GIVEN PROBLEM
Pick out each line in the rows below that contains the word "which", and copy those lines. Only matches with the same capitalization count.

RECORDS PROVIDED
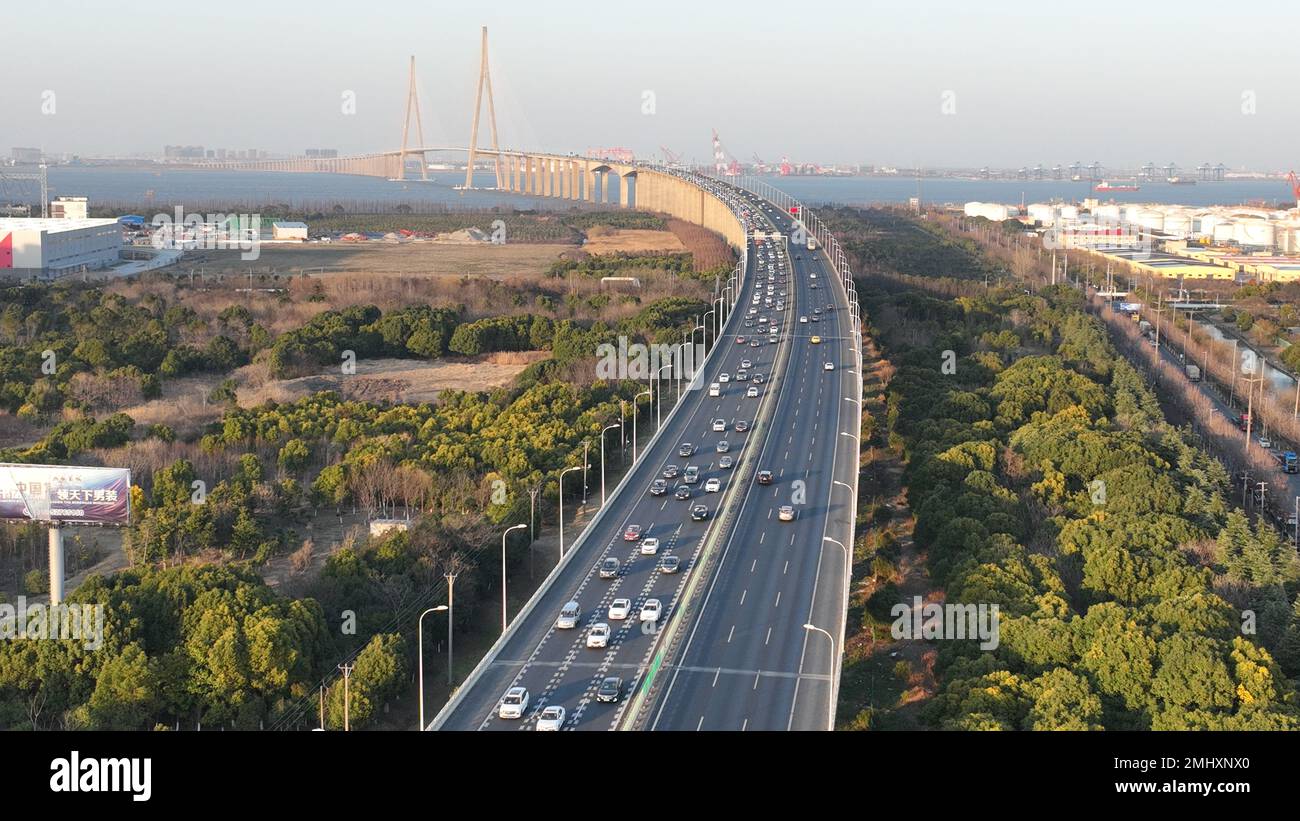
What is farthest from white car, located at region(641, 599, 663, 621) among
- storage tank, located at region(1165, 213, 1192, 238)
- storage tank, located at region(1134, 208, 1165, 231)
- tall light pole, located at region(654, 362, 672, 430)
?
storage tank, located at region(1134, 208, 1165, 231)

---

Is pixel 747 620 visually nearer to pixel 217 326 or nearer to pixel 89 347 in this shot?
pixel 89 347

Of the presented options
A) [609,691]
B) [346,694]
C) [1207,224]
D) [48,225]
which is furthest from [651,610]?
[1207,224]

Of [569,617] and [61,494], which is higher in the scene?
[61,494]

--

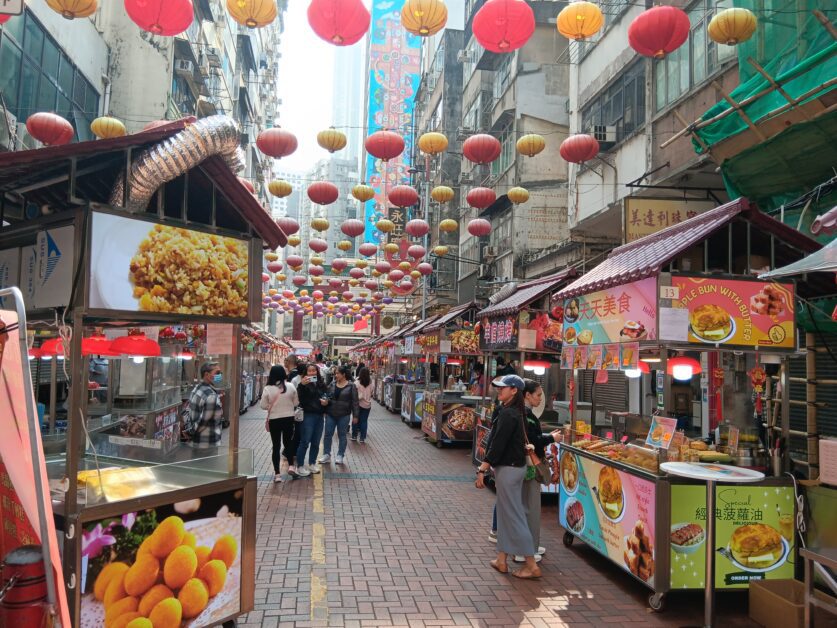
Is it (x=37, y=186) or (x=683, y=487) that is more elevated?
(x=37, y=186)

WRITTEN RESPONSE
which is furthest from [651,610]?
Of [569,617] and [61,494], which is higher in the scene?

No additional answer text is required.